Better batteries through chemistry
The cathodes of current lithium-ion batteries are made
of lithium-cobalt metal oxide
(LiCoO2). This material is
pricey, and it can become unstable and release oxygen if
the cell is overcharged. One alternative is to replace
the cobalt in the cathodes with iron phosphates, which
won’t release oxygen under any charge and therefore will
not burn.
A123Systems, in Watertown, Mass., first launched a
lithium-ion phosphate battery this past fall in Black
& Decker’s DeWalt power tools. A123Systems claims
its batteries can be recharged 10 times as often as
conventional lithium-ion designs, charge to 90 percent
capacity in 5 minutes, and charge fully in less than 15
minutes. Conventional lithium-ion models, by contrast,
can take twice as long.
In May, the company unveiled a battery pack it said
could be ready for electric vehicle use within three
years. It’s smaller than a carton of cigarettes and
weighs barely 4.5 kg (10 lbs.), one-fifth as heavy as an
equivalent NiMH battery. A123 is taking part in one of
the two joint ventures to which GM has awarded battery
development contracts. Its partner is Cobasys, of Orion,
Michigan, itself a joint venture of Chevron Technology
Ventures and Energy Conversion Devices Inc. GM's other
contract is with a joint venture between Johnson
Controls, of Milwaukee, and Saft Advanced Power Systems,
of Paris.
Austin, Texas–based Valence Technology also uses
iron-phosphate cathodes for its Saphion battery. The
technology is used in the Segway, the self-stabilizing
scooter, and in unofficial conversions that aim to
increase the range of a Toyota Prius.
Customarily, the anode of a lithium-ion battery is
made of graphite, which can store only a limited amount
of energy. Researchers at Sandia National Laboratories,
in Livermore, Calif., have developed anodes using a
composite of graphite and silicon that can quadruple
storage capacity.
Late this year, 3M Co., in St. Paul, Minn., will
deliver still another kind of anode, based on amorphous
silicon, which the company says will store twice the
energy of today’s lithium batteries. Other researchers
are trying to make anodes of alloys of lithium and two
other metals, generally antimony mixed with either
copper, manganese, or indium. Such three-metal alloys
should also increase storage capacity.
Cells now being developed by Altair Nanotechnologies,
based in Reno, Nev., switch the lithium from the cathode
to the anode, forming a compound called lithium-titanate
spinel
(Li4Ti5O12).
The company says that the cells recharge in 3 minutes
and deliver three times as much power as the
conventional design, and at a great operating range of
temperatures: –30 °C to 249 °C (–22 °F to 480 °F). It
also says that its batteries can keep on ticking after
9000 recharging cycles, compared with 1000 for
conventional cells. Altair’s battery, however, is not
yet in production.
The big gamble
Once lithium batteries have met energy-storage,
power-delivery, durability, and cost goals, a massive
investment in manufacturing capacity will be needed to
produce them in bulk for use in cars. But the market is
crowded and competitive; close to a dozen manufacturers
have announced new lithium battery technologies—with no
guarantees that automakers will buy. And that number
omits the in-house battery research that the major
automakers themselves are conducting.
Take Toyota, which builds the lion’s share of hybrid
vehicles globally. In 2005 it purchased General Motors’
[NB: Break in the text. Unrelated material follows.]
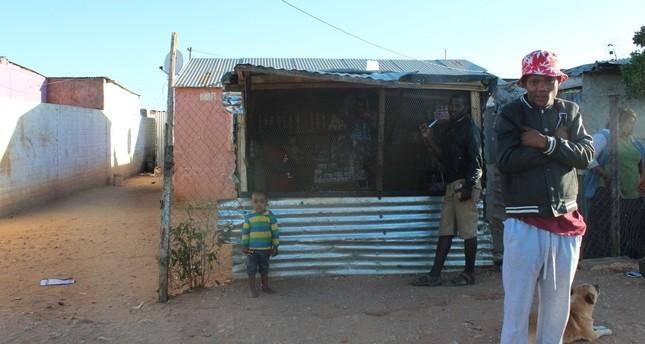 Ein Nama Jugendlicher posiert ängstlich für ein Foto in einem Vorort Windhoeks, Katatura, wo verarmte schwarze Menschen leben.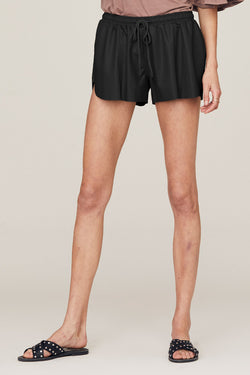 Serena Pintuck Short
share of Fuji Heavy Industries Ltd. (which manufactures
Subarus)—in part, analysts suggest, to get Fuji’s share
of its joint venture with Tokyo Electric Power to
develop automotive lithium batteries. Subaru has already
announced that in 2009 it will build and sell the R1e,
an electric version of its tiny R1 urban car that will
use lithium-ion batteries. Mitsubishi Motors, in Tokyo,
will do much the same with its “i” urban car, most
likely using batteries from Litcel, its joint venture
with TDK Corp.
Analysts estimate the price premium for today’s
hybrids at roughly US $5000, some $3000 of which goes to
cover the cost of a NiMH battery pack. At today’s
gasoline and electricity prices, you’d need six to 10
years of operation to pay it back. But the analysts also
say the hybrid premium could fall to $2000 in five years
($1200 or more of it the cost of lithium-ion batteries),
which would allow for a three-year payback.
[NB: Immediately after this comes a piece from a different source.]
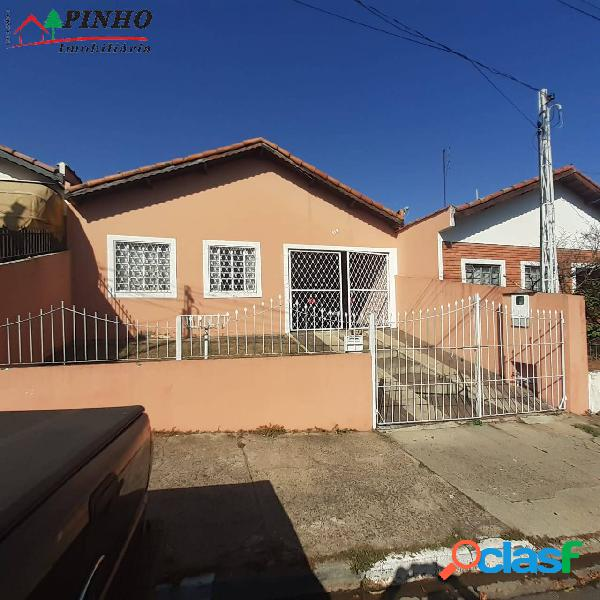 Casa localizeada no bairro santa cruz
Electric-drive cars won’t be here this year—or
next year—but they will arrive sooner than you might think
The payback period could be longer for a plug-in
hybrid, because it would have larger, costlier
batteries—though fuel mileage is hard to calculate. It
all depends on how much of the mileage is covered in
electric mode, with power taken from the grid, and how
much in gasoline mode.
Powerful forces—global warming, possible carbon
taxes, global political instability—seem to be lining up
in ways that will bring us electric-drive cars that will
be feasible and affordable for the first time ever. They
won’t arrive this year, or next year…but they’ll be here
sooner than you might think. It all comes down to one
question: when will the lithium-ion batteries be ready?